Heidegger juga menyatakan bahwa untuk dapat membangun, seseorang harus terlebih dahulu memiliki kemampuan untuk ‘ber-tempat tinggal’. Dengan kata lain, jika seseorang tidak memiliki pengalaman spatial dari ‘dwelling’ tersebut, maka ia tidak akan dapat membangun dengan benar, karena bangunan yang bermakna atau memiliki ‘sesuatu’ harus dapat menghadirkan suasana ke-ber-tempat tinggal-an tersebut. 

The nature of building is letting dwell. Building accomplishes its nature in the raising of locations by joining of their spaces. Only if we are capable of dwelling, only then can we build.[7]

Dalam proses making architecture, arsitek menggali kembali kenangan atas pengalaman spatial tersebut dan membayangkan pengalaman tersebut hadir dalam bangunan yang dirancangnya. Bagaimana pengalaman arsitektur tersebut dapat membantu seorang arsitek untuk membuat arsitektur adalah karena pengalaman arsitektur tersebut sebagai sebuah pengalaman estetik menghadirkan langsung esensi dari pengalaman itu sendiri. Pengetahuan dan pemahaman ruang yang didapat dari pengalaman tersebut tidak dapat diperoleh dengan cara lain kecuali mengalami sendiri. Imajinasi arsitektural lebih merupakan imajinasi natural daripada imajinasi artifisial.[8] Imajinasi natural memerlukan proses kontemplatif dari pengalaman- pengalaman yang ia dapatkan agar dapat menghadirkan kembali dalam bentukan yang lebih baru. 

Kreatifitas Ber-Arsitektur
Hal selanjutnya diperlukan selain kognisi dan kontemplasi dalam ber-arsitektur adalah kreatifitas dalam pembuatannya. Langkah kreatif ini yang membuat suatu karya arsitektur berbeda dengan yang lainnya. Kreatifitas ber-aritektur dapat didekati dari teknik kreatifitas itu sendiri, atau dari saluran kreatifitas sehingga seorang arsitek dapat mengembangkan kreatifitasnya. 

Teknik Kreatifitas (Broadbent)

1. Check Lists : Membuat senarai dari segala kemungkinan data yang berhubungan dengan bangunan yang akan dibuat.
2. Metode Interaksi : Membuat daftar kemungkinan hubungan antar elemen yang ada dalam desain, misalnya morfologi ruang, studi sirkulasi, dll.
3. Metode Psiko-Analisa : Menggunakan Imajinasi langsung dari arsitek.

Alur Kreatifitas (Antoniades)
==========
__SOAL TERTULIS 1__: Menurut teks arsitektur, kemampuan apa yang harus dimiliki seseorang terlebih dahulu agar dapat membangun?
__SOAL TERTULIS 2__: Salin persis bagian teks arsitektur dari "Dalam proses making" sampai "yang lebih baru.".
__SOAL TERTULIS 3__: Tulis ulang secara lebih ringkas paragraf dalam teks arsitektur yang diawali "Hal selanjutnya diperlukan selain kognisi" dengan tetap mempertahankan fakta utamanya.
Data berikut tidak berperan apa pun dalam hal ini.
==========
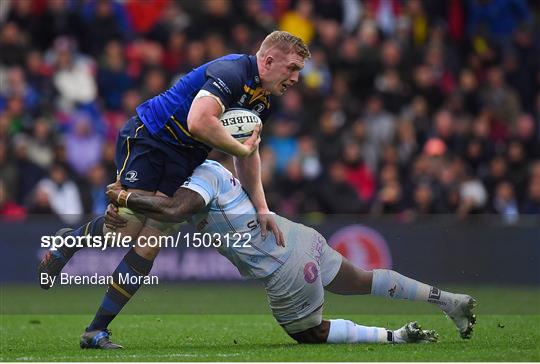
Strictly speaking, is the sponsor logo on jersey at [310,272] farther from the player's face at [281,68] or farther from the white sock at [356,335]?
the player's face at [281,68]

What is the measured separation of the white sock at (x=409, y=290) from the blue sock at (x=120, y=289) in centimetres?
165

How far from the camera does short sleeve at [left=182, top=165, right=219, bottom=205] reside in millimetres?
9078

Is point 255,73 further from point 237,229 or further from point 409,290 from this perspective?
point 409,290

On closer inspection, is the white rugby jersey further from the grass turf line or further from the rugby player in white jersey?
the grass turf line

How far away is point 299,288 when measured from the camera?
9.05 m

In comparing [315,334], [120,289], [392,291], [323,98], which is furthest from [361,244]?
[120,289]

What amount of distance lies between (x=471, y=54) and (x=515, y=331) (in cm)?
1117

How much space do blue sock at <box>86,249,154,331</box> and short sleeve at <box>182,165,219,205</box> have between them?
1.97ft

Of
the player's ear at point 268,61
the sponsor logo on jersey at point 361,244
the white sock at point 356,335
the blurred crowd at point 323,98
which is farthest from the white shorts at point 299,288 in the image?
the blurred crowd at point 323,98

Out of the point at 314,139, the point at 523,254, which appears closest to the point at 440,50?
the point at 314,139

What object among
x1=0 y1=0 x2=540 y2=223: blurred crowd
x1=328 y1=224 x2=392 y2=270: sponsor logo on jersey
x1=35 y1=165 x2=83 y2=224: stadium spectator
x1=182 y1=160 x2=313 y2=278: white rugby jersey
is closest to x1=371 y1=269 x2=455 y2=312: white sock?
x1=182 y1=160 x2=313 y2=278: white rugby jersey

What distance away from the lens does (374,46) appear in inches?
762

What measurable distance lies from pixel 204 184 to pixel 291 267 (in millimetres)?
846

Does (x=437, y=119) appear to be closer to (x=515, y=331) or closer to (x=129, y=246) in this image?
(x=515, y=331)
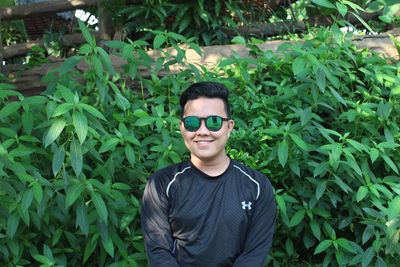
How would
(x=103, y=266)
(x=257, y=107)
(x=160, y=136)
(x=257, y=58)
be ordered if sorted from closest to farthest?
(x=103, y=266), (x=160, y=136), (x=257, y=107), (x=257, y=58)

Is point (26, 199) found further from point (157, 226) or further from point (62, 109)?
point (157, 226)

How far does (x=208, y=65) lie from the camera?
4.84m

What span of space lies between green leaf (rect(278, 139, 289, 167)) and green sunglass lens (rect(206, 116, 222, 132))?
86 cm

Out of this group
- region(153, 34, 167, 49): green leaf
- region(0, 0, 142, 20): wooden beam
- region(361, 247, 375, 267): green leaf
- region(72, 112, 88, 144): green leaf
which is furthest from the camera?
region(0, 0, 142, 20): wooden beam

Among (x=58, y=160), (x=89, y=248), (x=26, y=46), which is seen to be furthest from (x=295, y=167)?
(x=26, y=46)

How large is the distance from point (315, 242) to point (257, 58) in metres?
1.63

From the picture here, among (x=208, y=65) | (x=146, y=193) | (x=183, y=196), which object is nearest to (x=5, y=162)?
(x=146, y=193)

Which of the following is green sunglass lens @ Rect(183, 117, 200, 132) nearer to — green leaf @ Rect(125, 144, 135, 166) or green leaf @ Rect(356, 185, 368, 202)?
green leaf @ Rect(125, 144, 135, 166)

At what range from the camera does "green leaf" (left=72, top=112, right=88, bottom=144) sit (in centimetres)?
277

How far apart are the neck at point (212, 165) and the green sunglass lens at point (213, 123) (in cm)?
16

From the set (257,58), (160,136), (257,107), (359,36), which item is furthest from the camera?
(359,36)

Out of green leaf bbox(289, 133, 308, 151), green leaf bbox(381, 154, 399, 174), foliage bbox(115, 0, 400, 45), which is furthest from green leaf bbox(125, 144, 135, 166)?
foliage bbox(115, 0, 400, 45)

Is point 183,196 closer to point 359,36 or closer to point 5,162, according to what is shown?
point 5,162

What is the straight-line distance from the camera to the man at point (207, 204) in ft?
8.46
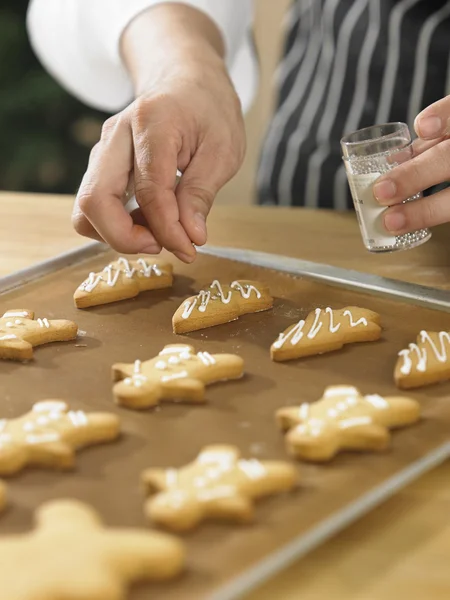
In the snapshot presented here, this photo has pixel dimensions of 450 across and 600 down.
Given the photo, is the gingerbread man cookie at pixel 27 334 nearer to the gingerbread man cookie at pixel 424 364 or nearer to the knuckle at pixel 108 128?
the knuckle at pixel 108 128

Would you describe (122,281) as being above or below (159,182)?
below

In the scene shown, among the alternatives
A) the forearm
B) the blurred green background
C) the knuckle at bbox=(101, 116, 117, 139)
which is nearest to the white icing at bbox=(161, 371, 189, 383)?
the knuckle at bbox=(101, 116, 117, 139)

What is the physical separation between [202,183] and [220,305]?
220 mm

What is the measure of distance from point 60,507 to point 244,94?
1.38 m

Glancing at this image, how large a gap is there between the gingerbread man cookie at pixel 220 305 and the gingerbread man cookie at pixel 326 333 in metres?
0.09

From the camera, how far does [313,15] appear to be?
6.06ft

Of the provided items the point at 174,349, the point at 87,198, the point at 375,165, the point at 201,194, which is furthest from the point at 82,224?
the point at 375,165

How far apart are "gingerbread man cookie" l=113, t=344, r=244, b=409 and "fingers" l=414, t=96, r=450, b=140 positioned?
1.38 feet

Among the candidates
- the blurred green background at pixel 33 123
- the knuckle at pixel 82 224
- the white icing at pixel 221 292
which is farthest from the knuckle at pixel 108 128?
the blurred green background at pixel 33 123

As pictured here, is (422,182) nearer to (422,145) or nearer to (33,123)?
(422,145)

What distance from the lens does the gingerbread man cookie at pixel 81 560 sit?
0.66 m

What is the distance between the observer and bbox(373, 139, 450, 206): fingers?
1196 millimetres

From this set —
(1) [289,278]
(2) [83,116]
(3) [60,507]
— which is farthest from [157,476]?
(2) [83,116]

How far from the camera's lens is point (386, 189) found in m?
1.20
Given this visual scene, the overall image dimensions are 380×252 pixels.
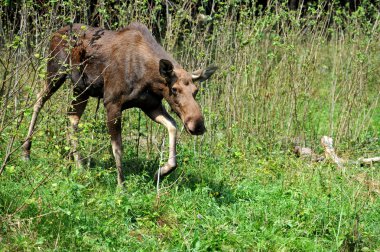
==========
__JAWABAN LENGKAP 1__: Kemampuan untuk ber-tempat tinggal.

__JAWABAN LENGKAP 2__:
Dalam proses making architecture, arsitek menggali kembali kenangan atas pengalaman spatial tersebut dan membayangkan pengalaman tersebut hadir dalam bangunan yang dirancangnya. Bagaimana pengalaman arsitektur tersebut dapat membantu seorang arsitek untuk membuat arsitektur adalah karena pengalaman arsitektur tersebut sebagai sebuah pengalaman estetik menghadirkan langsung esensi dari pengalaman itu sendiri. Pengetahuan dan pemahaman ruang yang didapat dari pengalaman tersebut tidak dapat diperoleh dengan cara lain kecuali mengalami sendiri. Imajinasi arsitektural lebih merupakan imajinasi natural daripada imajinasi artifisial.[8] Imajinasi natural memerlukan proses kontemplatif dari pengalaman- pengalaman yang ia dapatkan agar dapat menghadirkan kembali dalam bentukan yang lebih baru.

__JAWABAN LENGKAP 3__: Selain kognisi dan kontemplasi, ber-arsitektur memerlukan kreativitas, yaitu langkah yang membedakan satu karya arsitektur dari karya lainnya. Kreativitas ini dapat didekati melalui teknik kreativitas atau melalui saluran kreativitas sehingga arsitek dapat mengembangkannya.